Coming for the Real You.

I'm hoping to share thoughts, fun and insightful information and aha moments with all to better serve ourselves and the universe.

My background is that of Executive Secretary for the local Electric company (11 years).

Certified Personal Trainer (since 1991) and Fitness Consultant for my own company, Beachin Bodies (6 years) and certified in Reiki and Nutrition with training in Cranial Sacral work, Tai Chi, and Meditation. Certified as a Professional Life Coach (2015); Minister at Universal Life Church (2016);

and, possibly, most important,

my own journey through illness and avenues, roads and roadblocks that I have taken to find the real me. (35 plus years).

The me that I was born as. The me that is the all-knowing. I believe the search is endless and we are here to learn and to love and to share it all.










Tuesday, June 7, 2011

Don't Want To

I really am resisting going here.  I've logged on a few times and logged right back out.
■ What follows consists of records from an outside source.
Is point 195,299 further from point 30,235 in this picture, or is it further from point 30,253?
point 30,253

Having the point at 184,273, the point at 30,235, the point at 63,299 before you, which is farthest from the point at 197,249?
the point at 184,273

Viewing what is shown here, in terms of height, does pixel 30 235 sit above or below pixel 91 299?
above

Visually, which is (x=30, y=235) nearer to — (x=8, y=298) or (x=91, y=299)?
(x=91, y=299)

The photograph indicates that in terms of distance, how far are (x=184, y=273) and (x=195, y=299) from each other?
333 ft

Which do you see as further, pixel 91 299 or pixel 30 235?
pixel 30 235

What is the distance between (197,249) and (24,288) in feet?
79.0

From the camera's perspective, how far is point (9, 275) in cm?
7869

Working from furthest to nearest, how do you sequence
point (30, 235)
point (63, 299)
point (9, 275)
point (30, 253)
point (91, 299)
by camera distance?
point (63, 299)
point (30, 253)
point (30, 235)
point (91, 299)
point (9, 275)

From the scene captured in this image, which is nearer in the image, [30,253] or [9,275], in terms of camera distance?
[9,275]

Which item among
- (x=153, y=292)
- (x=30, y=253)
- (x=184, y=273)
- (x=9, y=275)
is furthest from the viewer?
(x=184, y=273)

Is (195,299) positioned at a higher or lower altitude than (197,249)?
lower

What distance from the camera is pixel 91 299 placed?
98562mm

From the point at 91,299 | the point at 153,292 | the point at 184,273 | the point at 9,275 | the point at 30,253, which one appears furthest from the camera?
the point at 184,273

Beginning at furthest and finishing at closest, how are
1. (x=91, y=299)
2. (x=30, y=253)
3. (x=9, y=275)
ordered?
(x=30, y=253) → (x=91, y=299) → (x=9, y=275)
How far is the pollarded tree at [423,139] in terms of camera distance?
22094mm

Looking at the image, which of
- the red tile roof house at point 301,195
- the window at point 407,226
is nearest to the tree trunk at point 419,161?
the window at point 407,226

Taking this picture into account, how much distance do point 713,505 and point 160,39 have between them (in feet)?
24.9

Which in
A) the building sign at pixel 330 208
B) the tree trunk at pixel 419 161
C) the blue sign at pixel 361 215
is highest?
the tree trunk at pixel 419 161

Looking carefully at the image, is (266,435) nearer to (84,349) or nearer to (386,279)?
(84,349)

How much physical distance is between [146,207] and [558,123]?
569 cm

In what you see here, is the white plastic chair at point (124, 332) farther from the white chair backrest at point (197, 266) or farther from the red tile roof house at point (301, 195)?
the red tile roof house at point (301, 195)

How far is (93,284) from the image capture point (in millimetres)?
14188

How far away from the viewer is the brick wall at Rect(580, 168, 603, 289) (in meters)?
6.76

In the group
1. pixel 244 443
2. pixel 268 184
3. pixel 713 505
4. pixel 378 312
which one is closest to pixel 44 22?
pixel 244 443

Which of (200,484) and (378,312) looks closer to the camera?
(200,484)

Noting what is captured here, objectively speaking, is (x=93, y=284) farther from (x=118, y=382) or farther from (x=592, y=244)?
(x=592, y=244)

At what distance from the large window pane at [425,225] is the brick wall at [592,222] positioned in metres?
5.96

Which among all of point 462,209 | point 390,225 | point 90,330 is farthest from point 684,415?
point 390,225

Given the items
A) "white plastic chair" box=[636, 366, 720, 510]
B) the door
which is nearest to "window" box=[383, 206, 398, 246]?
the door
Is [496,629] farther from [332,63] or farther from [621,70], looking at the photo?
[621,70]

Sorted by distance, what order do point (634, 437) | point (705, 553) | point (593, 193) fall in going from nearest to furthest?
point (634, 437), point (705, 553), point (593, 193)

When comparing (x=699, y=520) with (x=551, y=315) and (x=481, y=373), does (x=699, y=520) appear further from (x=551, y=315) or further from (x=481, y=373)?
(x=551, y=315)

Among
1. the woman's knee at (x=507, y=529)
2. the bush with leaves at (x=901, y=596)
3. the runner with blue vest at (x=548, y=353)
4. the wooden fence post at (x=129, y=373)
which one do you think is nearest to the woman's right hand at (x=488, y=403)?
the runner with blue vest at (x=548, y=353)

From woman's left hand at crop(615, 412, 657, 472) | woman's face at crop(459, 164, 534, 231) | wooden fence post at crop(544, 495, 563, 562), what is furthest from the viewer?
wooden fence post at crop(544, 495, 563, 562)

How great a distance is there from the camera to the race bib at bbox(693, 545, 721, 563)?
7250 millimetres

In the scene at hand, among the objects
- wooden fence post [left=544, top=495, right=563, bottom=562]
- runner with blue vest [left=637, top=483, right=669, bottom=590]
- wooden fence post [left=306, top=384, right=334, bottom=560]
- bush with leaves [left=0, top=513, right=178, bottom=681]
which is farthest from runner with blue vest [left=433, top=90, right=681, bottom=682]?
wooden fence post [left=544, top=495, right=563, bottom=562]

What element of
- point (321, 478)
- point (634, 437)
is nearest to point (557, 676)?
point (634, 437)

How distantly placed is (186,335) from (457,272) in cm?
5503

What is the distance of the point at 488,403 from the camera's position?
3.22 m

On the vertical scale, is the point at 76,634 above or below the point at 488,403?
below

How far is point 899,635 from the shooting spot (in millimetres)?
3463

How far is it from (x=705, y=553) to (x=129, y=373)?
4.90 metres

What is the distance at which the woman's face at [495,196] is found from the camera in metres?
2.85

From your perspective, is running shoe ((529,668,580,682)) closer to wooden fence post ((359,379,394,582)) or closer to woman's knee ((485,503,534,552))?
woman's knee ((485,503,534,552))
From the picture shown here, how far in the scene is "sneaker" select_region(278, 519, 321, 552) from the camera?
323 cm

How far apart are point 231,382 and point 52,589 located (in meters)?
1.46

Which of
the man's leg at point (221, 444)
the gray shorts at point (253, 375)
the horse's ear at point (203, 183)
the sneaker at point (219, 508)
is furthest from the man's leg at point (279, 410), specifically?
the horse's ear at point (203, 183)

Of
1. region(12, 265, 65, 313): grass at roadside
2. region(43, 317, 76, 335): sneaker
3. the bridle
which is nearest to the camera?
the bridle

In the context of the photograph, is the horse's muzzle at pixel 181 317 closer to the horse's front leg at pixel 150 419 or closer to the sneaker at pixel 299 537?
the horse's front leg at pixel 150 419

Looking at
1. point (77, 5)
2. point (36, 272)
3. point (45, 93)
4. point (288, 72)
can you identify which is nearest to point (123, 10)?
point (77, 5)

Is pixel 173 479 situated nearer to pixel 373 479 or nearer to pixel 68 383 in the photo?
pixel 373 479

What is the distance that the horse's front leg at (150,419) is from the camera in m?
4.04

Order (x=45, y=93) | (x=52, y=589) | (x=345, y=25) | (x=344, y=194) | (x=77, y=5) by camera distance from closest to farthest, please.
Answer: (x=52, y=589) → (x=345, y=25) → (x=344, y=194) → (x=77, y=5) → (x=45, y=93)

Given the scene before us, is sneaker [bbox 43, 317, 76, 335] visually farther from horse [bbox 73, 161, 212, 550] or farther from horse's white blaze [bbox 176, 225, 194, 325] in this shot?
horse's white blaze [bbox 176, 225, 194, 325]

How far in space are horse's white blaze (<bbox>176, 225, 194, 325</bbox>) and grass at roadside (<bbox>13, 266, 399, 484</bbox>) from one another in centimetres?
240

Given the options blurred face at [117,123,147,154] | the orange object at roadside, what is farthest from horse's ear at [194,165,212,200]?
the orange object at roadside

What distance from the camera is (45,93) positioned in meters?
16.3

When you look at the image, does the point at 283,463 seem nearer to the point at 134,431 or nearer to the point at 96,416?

I am feeling angry.  Angry at myself; my family, people that are living their lives, my animals, my responsibilities.  Pretty much angry at everything.

I'm angry that I have hands that look like they do and in the way they work.  I'm angry that I'm not taking better care of myself.  I'm angry that I'm not living the 'me' that feels alive.

I see the world around me functioning (albeit not always smoothly); but nonetheless, functioning and moving.  I hear the people in my life doing fun things and things together.  I see the year moving right along with no matter about me.

I'm angry.  I don't like being angry.  I don't like the way it makes me feel.  I feel childish and stupid.  I feel it's unproductive and keeps me stuck.

My 'knowing' knows that this is where I need to be.  That if I allow it and accept it; it will work itself through me and living this truth will enable a better me to emerge and live on.

So, I'm putting it out there.  I'm angry that I don't do better to protect my beliefs and what I know is right for me.  I'm angry that I have to have people help me take care of my home.  I'm angry if I don't have people help me take care of my home.

If this isn't stuck, I'm not sure what is.   Ha.

So, I'll process the anger by sharing it and feeling it and knowing it.  I will try not to resist and bury it.  It's just an emotion, right?

Yes, I am dizzy now.   I must be changing things up inside of myself.  Oopps. there it is!  (WHAT?)

Again, when I feel what I'm feeling and state it in writing, it isn't half as powerful as what it feels like it is before I express it.

Do you have an emotion/feeling inside of you that it's time to express and move through it? 

Perhaps, we can all learn that by allowing it and facing what is inside of us that we are not comfortable with, it becomes much more powerless over us.